Une quête de la sagesse sous des auspices particuliers
La véritable Ella Maillart
«Le sort m’a donné des yeux qui aiment voir», dit-elle un jour,
lançant aux oreilles des gens l’une de ces perles dont elle était la
première à s’émerveiller. Mais ses auditeurs virent-ils dans ses perles, en
l’espèce dans celle-ci, ce qu’elle y découvrait elle-même? C’est à la
certitude qu’il n’en est rien que je dois d’entrer en lice.
CHARLES RITTMEYER † (Revue maçonnique
suisse: fevier 2003)
Des yeux qui aiment voir, qu’est-ce à dire? Ceux qui l’entendirent
s’extasièrent devant ce «qui aiment voir». Voir le lac, les vagues, toutes
sortes de gens, des pays différents du nôtre, la vue plongeante de
Chandolin, les hauts sommets pleins de lumière qui les couronnent, les
fleurs suivant la course du soleil, les insectes agiles, les papillons
gracieux et multicolores? Certes. Mais Ella apprit, au cours de ses
multiples voyages d’exploration, qu’au niveau proprement humain voir
signifie avant tout, à plus forte raison en fin d’existence: comprendre. Ce
que la plupart des gens ignorent ou sous-estiment. Cette face-là de la
prénommée échappa en général, en particulier aux nombreux reporters qui
écrivirent à son sujet.
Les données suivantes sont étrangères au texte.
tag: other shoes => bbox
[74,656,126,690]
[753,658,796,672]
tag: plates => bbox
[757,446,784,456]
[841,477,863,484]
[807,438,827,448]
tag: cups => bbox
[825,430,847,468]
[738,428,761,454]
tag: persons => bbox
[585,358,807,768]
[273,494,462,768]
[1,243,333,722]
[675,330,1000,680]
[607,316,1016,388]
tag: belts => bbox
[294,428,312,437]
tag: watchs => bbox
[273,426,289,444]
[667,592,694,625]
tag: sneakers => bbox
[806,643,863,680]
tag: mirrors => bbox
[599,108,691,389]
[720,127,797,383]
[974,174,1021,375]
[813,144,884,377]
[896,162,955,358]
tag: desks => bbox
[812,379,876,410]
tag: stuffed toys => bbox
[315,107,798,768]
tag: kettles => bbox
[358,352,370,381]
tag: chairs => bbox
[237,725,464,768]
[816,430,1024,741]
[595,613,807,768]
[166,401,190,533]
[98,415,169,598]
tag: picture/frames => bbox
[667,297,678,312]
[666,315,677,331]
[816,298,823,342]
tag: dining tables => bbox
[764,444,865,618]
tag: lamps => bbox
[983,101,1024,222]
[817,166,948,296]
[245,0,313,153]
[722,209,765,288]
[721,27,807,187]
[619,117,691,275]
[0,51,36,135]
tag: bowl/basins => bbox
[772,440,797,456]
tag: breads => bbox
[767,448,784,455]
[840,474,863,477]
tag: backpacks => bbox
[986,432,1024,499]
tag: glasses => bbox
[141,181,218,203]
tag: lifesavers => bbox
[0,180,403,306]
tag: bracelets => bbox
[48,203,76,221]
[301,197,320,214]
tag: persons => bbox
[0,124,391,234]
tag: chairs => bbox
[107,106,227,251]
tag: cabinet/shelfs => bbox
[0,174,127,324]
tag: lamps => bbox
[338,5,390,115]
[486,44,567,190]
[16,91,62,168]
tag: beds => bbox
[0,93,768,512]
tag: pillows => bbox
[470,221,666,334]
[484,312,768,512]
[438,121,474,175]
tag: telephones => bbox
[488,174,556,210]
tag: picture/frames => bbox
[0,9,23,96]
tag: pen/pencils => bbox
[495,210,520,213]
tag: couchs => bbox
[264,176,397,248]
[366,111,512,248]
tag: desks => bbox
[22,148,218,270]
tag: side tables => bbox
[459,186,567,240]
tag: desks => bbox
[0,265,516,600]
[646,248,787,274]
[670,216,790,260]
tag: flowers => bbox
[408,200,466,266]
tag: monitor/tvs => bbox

De tous côtés, on voulait une Ella Maillart
photographe, descriptive, n’abordant surtout pas les questions qu’elle se
posait et qui furent pour une large part à l’origine de son existence
tourmentée, la poussant toujours plus loin dans l’espoir de parvenir
toujours plus haut. Par exemple, elle a prononcé ou écrit cette phrase
significative, qu’on s’est plu à répéter: «Comme enfant déjà, je me posais
des questions auxquelles les adultes ne savaient pas répondre». Qui s’en est
trouvé interloqué? Certainement pas ceux et celles qui la dérangeaient -
elle enrageait littéralement à ce sujet - pour obtenir une dédicace dans
l’un ou l’autre de ses livres.
Manifestement donc, il y a lieu de creuser davantage et de rectifier bien
des assertions, si l’on veut se trouver en présence de «la véritable» Ella
Maillart.
Dégarnissons, enlevons le stuc…
Il va sans dire qu’une personne que les points de vue communs ne
satisfont pas dérange. Tout son entourage directement intéressé (les
journalistes, ses présentateurs au public ainsi que ses éditeurs qui lui
firent une publicité effrénée, troublant sans vergogne son repos) s’évertua
à présenter les fleurs d’Ella sans les épines à effets grinçants qu’elles
comportaient au sortir de son jardin. C’est ainsi qu’on tut soigneusement,
de crainte d’inquiéter les autorités en place, qu’elle rejetait avec la
dernière énergie non seulement toute croyance, mais encore le fait de
croire. Comment pourrait-il en aller autrement quand on aime voir, quand on
cherche à tout comprendre, quand on rejette, avide de Lumière, tous les
clairs-obscurs dont se satisfont les fainéants et ceux qui ne font que les
endormir davantage?
Il faut dire à ce propos qu’Ella savait être discrète. Elle était très
directe dans son langage, quand il s’agissait de remettre en place un
interlocuteur ou d’exprimer ses idées. Mais elle ne parlait qu’à voix basse,
craignant leurs foudres du point de vue de son gagne-pain, quand elle
trouvait à redire aux institutions. Cette prudence, ainsi que le manque de
spontanéité qu’elle entraîne, elle l’apprit très tôt au cours de ses voyages
et de ses contacts avec des populations dont elle recherchait plus le
concours que l’opposition.
On nous a présenté une Ella ne correspondant que fort peu à la réalité.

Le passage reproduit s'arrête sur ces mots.